* YOUR INSTRUCTIONS *
Display each line of the records below that contains the word "farther", treating uppercase and lowercase letters as distinct.

====== STORED DATA

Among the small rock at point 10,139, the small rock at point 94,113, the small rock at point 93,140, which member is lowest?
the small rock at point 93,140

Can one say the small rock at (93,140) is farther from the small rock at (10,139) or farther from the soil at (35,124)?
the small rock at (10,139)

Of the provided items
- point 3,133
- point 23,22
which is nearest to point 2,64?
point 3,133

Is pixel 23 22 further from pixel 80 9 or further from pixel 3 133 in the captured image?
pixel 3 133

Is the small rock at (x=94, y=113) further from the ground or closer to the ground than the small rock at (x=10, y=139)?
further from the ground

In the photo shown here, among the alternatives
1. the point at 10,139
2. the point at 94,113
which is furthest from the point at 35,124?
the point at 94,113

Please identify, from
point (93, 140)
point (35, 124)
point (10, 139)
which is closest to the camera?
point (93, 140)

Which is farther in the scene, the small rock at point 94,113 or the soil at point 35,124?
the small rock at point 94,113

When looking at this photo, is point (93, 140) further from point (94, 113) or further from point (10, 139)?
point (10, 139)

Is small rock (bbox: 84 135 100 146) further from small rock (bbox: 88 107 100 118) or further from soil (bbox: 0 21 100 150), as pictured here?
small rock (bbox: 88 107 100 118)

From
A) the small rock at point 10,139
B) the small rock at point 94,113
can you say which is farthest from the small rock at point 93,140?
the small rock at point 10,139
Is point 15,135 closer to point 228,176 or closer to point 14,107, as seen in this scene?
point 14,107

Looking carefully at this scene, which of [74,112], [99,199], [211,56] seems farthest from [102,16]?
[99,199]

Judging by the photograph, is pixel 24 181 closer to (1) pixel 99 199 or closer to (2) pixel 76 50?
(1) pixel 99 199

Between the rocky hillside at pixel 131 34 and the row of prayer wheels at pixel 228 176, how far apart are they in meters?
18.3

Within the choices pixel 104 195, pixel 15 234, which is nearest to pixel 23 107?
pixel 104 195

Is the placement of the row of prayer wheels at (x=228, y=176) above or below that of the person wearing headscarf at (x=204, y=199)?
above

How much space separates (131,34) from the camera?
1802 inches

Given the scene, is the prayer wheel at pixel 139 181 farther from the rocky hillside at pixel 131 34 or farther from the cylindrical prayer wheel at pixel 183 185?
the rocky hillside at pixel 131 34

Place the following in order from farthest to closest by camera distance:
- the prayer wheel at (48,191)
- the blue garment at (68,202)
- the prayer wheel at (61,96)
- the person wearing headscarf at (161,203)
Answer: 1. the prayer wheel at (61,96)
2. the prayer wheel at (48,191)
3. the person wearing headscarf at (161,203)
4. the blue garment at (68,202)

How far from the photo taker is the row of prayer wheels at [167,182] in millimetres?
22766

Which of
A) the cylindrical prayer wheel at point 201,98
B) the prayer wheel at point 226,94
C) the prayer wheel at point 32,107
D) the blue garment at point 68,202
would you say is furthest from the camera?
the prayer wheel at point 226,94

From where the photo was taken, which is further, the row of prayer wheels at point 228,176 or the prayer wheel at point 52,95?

============

* WRITTEN RESPONSE *
Can one say the small rock at (93,140) is farther from the small rock at (10,139) or farther from the soil at (35,124)?
Which is farther in the scene, the small rock at point 94,113 or the soil at point 35,124?
Given the scene, is the prayer wheel at pixel 139 181 farther from the rocky hillside at pixel 131 34 or farther from the cylindrical prayer wheel at pixel 183 185?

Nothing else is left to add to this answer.